**Goal**: Print the line that contains "What is the measured separation" and every line after it through the last line of the records below, exactly as written and nothing else.

**Supplied records**:

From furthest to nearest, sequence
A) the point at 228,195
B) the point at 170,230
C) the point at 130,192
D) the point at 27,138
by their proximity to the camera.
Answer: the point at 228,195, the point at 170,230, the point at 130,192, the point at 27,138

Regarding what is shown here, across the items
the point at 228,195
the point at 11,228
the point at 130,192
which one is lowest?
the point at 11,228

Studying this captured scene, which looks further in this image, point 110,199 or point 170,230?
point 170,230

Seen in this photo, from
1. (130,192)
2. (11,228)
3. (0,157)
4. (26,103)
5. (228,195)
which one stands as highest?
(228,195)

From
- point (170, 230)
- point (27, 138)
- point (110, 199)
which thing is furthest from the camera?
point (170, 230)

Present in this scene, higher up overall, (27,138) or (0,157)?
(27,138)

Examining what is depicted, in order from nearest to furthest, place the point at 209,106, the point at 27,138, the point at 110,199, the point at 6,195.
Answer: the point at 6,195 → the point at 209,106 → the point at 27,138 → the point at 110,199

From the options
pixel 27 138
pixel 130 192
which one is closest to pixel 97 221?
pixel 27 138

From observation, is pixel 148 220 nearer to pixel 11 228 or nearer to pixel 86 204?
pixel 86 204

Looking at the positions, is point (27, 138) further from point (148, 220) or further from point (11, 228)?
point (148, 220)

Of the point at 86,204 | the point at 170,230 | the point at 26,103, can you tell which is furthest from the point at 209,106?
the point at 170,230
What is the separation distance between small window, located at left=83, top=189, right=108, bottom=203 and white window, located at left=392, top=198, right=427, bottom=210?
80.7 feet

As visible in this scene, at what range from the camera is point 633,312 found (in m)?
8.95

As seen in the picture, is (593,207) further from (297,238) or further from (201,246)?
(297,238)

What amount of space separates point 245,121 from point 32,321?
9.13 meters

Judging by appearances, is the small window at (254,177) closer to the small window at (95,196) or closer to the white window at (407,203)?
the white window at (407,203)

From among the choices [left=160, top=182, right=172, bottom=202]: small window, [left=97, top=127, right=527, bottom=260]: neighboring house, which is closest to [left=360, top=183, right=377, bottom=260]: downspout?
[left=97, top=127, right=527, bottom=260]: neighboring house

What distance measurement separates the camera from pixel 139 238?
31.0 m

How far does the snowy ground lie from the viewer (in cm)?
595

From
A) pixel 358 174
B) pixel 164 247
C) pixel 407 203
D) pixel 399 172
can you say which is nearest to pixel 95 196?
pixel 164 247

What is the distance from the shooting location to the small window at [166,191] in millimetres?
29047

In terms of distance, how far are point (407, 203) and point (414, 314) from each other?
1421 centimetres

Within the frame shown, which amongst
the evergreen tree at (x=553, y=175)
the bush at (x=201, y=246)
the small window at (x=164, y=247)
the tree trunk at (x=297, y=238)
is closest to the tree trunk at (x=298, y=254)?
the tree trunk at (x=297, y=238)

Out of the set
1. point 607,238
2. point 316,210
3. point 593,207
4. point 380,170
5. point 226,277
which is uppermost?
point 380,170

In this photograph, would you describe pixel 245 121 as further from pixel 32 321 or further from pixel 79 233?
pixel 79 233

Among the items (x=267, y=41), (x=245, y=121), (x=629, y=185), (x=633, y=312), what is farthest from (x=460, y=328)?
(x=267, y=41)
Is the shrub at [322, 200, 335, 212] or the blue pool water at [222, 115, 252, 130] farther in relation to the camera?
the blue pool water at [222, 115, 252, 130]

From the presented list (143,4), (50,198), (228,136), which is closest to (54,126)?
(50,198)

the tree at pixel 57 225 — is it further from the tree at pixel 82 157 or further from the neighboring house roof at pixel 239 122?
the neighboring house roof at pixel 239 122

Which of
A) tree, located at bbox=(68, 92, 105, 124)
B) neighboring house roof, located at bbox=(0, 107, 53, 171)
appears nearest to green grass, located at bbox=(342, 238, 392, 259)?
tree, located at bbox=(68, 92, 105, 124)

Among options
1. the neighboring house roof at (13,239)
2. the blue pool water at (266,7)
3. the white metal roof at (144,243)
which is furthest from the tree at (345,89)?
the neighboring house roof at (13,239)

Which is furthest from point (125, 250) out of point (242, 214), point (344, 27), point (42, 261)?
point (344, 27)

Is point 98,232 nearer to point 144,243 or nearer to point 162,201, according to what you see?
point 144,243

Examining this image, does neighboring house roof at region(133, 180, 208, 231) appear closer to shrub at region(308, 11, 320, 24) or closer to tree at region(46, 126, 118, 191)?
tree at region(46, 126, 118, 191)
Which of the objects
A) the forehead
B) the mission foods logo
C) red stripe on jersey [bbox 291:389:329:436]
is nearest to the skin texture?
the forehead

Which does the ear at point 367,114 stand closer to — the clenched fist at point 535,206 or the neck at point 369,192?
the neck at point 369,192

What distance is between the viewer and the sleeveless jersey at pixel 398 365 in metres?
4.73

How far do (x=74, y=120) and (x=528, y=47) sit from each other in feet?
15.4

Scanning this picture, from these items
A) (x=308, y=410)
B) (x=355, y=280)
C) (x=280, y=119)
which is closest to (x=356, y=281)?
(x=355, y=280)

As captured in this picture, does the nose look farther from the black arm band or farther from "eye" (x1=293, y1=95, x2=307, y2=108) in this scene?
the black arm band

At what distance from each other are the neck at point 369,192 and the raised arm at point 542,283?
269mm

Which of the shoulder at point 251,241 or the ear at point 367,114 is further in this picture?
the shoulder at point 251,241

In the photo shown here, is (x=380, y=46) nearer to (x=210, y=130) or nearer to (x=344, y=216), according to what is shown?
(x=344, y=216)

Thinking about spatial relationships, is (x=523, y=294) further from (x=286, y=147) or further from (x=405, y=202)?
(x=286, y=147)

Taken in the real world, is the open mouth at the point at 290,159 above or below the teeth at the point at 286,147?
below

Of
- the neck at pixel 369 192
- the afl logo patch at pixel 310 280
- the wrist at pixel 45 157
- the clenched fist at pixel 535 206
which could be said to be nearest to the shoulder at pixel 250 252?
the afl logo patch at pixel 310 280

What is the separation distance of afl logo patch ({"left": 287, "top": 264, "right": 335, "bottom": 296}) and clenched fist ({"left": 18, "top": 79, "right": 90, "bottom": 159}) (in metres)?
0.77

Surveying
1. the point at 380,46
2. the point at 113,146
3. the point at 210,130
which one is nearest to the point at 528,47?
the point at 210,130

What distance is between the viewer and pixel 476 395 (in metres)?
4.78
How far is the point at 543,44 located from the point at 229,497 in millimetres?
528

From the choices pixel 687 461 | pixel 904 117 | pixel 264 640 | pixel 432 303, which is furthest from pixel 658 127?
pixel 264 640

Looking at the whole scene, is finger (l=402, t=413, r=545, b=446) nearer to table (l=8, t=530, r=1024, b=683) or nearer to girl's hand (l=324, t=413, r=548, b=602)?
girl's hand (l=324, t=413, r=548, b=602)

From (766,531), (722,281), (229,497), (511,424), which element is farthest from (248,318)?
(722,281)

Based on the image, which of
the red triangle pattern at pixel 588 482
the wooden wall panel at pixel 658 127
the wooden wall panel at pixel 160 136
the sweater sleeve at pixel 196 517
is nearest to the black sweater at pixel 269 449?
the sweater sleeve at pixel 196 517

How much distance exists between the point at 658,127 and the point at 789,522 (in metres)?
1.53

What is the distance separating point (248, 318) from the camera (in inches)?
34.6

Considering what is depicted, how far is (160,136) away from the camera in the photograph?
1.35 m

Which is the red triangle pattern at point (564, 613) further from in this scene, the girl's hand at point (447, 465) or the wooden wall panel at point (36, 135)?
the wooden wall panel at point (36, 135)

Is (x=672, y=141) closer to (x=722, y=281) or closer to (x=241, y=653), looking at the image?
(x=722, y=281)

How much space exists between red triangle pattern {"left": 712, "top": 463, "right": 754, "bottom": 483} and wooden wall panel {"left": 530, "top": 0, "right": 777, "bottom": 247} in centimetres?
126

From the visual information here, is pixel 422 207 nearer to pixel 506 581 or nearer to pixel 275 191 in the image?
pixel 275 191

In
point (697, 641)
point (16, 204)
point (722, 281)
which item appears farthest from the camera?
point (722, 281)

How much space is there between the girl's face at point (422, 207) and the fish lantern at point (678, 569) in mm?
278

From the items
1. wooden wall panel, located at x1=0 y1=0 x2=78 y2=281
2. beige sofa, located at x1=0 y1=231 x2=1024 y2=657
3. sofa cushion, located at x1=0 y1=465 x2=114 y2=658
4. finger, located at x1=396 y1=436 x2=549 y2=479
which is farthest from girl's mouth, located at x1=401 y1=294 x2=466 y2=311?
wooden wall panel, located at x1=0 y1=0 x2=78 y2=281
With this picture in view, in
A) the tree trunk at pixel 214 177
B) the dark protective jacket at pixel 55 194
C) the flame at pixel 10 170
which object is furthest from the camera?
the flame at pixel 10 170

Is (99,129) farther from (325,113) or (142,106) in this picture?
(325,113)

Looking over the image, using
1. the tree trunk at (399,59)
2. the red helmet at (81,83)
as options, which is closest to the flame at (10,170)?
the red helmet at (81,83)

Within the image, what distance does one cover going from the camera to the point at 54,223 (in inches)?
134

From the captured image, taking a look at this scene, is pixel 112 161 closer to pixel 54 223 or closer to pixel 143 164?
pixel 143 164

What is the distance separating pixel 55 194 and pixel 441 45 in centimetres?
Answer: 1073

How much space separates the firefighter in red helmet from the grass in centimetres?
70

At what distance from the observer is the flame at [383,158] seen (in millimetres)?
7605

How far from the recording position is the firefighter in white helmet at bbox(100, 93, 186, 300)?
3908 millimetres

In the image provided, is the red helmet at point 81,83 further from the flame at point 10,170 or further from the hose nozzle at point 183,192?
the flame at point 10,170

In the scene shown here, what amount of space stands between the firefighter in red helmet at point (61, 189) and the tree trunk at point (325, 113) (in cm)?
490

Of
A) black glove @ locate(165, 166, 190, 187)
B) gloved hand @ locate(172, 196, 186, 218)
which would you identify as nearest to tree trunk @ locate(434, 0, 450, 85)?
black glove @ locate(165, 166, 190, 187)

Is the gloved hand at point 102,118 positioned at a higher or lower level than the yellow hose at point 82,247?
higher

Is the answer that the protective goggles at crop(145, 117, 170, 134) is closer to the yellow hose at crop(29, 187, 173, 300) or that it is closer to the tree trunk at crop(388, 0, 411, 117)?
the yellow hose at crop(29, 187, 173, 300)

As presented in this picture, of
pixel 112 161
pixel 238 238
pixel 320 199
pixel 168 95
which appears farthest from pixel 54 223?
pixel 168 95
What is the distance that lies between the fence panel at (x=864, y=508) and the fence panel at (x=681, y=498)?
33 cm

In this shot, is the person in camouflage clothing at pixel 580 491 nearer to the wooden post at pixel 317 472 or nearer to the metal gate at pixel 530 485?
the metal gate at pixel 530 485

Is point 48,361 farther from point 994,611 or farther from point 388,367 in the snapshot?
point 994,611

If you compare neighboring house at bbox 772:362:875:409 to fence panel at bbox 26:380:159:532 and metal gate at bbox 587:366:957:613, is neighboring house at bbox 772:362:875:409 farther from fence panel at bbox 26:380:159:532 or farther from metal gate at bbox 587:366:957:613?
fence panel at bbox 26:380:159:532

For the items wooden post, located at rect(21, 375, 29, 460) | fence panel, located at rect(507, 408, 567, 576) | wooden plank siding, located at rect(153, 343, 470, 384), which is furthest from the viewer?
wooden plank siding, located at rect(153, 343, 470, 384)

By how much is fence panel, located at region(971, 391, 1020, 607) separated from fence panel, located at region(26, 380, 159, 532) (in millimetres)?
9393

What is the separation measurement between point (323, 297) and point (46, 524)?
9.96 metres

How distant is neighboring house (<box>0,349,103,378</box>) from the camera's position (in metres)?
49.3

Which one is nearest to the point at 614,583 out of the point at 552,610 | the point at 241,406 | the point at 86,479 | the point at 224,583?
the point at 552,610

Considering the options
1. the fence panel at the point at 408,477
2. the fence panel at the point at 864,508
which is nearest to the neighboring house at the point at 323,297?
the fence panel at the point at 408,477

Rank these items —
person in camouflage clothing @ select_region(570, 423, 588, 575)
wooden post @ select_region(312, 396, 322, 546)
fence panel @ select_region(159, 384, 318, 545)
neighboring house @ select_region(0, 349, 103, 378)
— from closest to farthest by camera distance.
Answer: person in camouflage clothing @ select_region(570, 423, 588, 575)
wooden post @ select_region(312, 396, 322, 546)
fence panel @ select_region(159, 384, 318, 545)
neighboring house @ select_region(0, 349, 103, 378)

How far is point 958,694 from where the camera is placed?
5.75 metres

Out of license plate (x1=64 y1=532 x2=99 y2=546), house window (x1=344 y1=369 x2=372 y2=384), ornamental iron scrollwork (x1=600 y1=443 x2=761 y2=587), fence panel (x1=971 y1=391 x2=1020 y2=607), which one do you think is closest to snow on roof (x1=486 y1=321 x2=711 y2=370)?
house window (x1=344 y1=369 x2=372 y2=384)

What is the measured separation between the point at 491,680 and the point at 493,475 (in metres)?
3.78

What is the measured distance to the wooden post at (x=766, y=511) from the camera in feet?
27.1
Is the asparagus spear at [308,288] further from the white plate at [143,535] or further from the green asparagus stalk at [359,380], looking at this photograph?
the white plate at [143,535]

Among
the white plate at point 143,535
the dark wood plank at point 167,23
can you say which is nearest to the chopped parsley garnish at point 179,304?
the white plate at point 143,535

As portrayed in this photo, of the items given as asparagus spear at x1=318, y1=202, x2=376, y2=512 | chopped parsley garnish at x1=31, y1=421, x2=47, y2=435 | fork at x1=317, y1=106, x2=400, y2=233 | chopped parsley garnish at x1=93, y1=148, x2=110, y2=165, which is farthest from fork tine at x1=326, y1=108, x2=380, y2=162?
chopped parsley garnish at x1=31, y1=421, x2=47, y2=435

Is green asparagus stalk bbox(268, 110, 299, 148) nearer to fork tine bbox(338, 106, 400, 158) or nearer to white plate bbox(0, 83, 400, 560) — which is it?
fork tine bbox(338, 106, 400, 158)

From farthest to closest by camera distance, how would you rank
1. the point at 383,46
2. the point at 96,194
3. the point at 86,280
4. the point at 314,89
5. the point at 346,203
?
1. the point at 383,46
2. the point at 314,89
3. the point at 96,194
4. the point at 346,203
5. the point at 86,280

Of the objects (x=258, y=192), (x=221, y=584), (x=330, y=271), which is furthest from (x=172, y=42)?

**Written response**:
What is the measured separation between the point at 491,680 and the point at 493,475 (in metres)?
3.78

What is the measured distance to the wooden post at (x=766, y=511) from the camera in feet?
27.1
Is the asparagus spear at [308,288] further from the white plate at [143,535] or further from the green asparagus stalk at [359,380], looking at this photograph?
the white plate at [143,535]

Among
the white plate at point 143,535
the dark wood plank at point 167,23
can you say which is nearest to the chopped parsley garnish at point 179,304?
the white plate at point 143,535

As portrayed in this photo, of the items given as asparagus spear at x1=318, y1=202, x2=376, y2=512 | chopped parsley garnish at x1=31, y1=421, x2=47, y2=435 | fork at x1=317, y1=106, x2=400, y2=233 | chopped parsley garnish at x1=93, y1=148, x2=110, y2=165, which is farthest from fork tine at x1=326, y1=108, x2=380, y2=162?
chopped parsley garnish at x1=31, y1=421, x2=47, y2=435

Is green asparagus stalk bbox(268, 110, 299, 148) nearer to fork tine bbox(338, 106, 400, 158) or nearer to white plate bbox(0, 83, 400, 560) — which is it?
fork tine bbox(338, 106, 400, 158)

From farthest to closest by camera distance, how would you rank
1. the point at 383,46
2. the point at 96,194
3. the point at 86,280
4. the point at 314,89
5. the point at 346,203
?
1. the point at 383,46
2. the point at 314,89
3. the point at 96,194
4. the point at 346,203
5. the point at 86,280

Of the objects (x=258, y=192), (x=221, y=584), (x=330, y=271), which is furthest from (x=172, y=42)?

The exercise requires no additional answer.